In general formula (1-1), R ¹¹ represents a m1-valent hydrocarbon group having 2 to 12 carbon atoms, and R ¹² and R ¹⁴ each independently represents a divalent hydrocarbon group having 1 to 4 carbon atoms. , R ¹³ may have a urethane bond, and represents a linear, branched, or h1 + 1 valent hydrocarbon group containing an aliphatic ring or an aromatic ring, and R ¹⁵ represents a monovalent hydrocarbon group. m1 is an integer greater than or equal to 2, h1 is an integer greater than or equal to 1, k1 and n1 represent the repeating number of the structure in a parenthesis, and are each independently an integer of the range of 0-1000, both k1 and n1 Will never be zero.

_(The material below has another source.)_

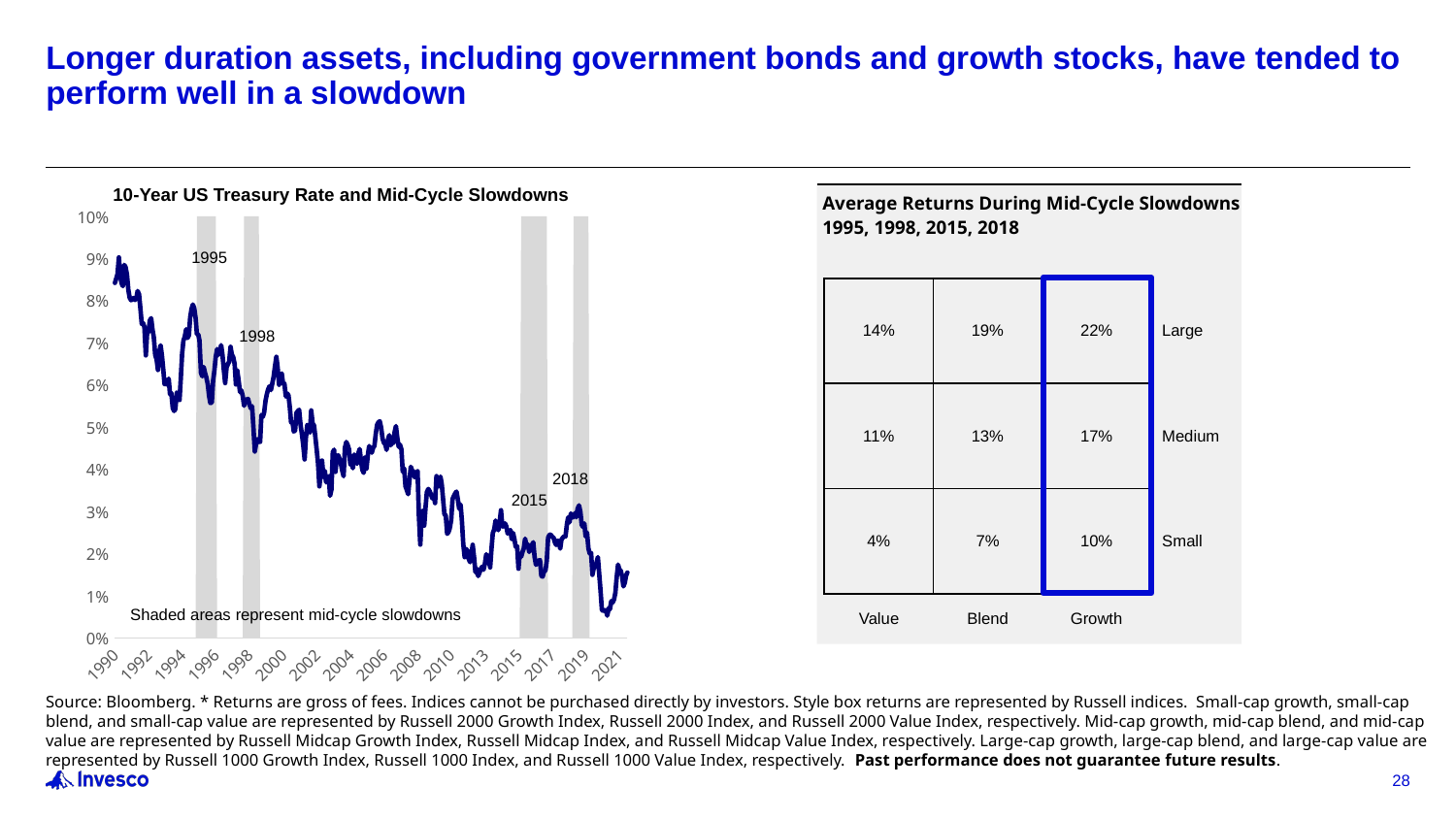
In the '10-Year US Treasury Rate and Mid-Cycle Slowdowns' chart, what do the shaded areas represent? Mid-cycle slowdowns In the '10-Year US Treasury Rate and Mid-Cycle Slowdowns' chart, is the Treasury rate at the start of 1990 greater or less than 8%? greater In the 'Average Returns During Mid-Cycle Slowdowns' style box, what is the average return for Large Growth? 22% What type of chart is the '10-Year US Treasury Rate and Mid-Cycle Slowdowns' chart? Line chart In the '10-Year US Treasury Rate and Mid-Cycle Slowdowns' chart, is the Treasury rate around 2008 greater or less than 5%? less In the 'Average Returns During Mid-Cycle Slowdowns' style box, what is the difference between the Large Growth and Small Growth returns? 12% In the 'Average Returns During Mid-Cycle Slowdowns' style box, what is the average return for Small Value? 4% In the '10-Year US Treasury Rate and Mid-Cycle Slowdowns' chart, does the 10-year Treasury rate generally rise or fall from 1990 to 2021? Fall In the '10-Year US Treasury Rate and Mid-Cycle Slowdowns' chart, how many shaded mid-cycle slowdown areas are shown? 4 In the '10-Year US Treasury Rate and Mid-Cycle Slowdowns' chart, which years are labeled as mid-cycle slowdowns? 1995, 1998, 2015, 2018 In the 'Average Returns During Mid-Cycle Slowdowns' style box, which is larger, the Medium Blend return or the Medium Value return? Medium Blend (13%) In the 'Average Returns During Mid-Cycle Slowdowns' style box, which cell has the highest average return? Large Growth (22%)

In the general formula (1-2), R ²¹ represents a m2-valent saturated hydrocarbon group having 6 to 36 carbon atoms, and R ²² represents a methyldiphenylene group, a hexamethylene group, a methyldicyclohexylene group, 3-methyl. −3,5,5-trimethylcyclohexylene group, dimethylphenylene group, or tolylene group, and R ²³ represents a hydrogen atom or a methyl group. n2 represents an integer of 90 to 900, and m2 represents an integer of 1 to 5.   PEG-240 / decyltetradeceth-20 / hexamethylene diisocyanate copolymer in which the compound represented by the general formula (1) is a compound represented by the general formula (1-1), and the general formula (1-2) The skin external preparation according to claim 3, which is at least one copolymer selected from the group consisting of bisstearyl PEG / PPG-8 / 6 (methylenediphenyl diisocyanate / PEG-400) copolymer, which is a compound represented by the formula:   The skin external preparation according to any one of claims 1 to 4, wherein the carotenoid is astaxanthin.   Content of the compound represented by General formula (1) is 0.4 mass% or more with respect to the total mass of skin external preparation, The skin external preparation of any one of Claims 1-5. . The external preparation for skin according to any one of claims 1 to 6, which is an emulsion having emulsified particles containing carotenoids.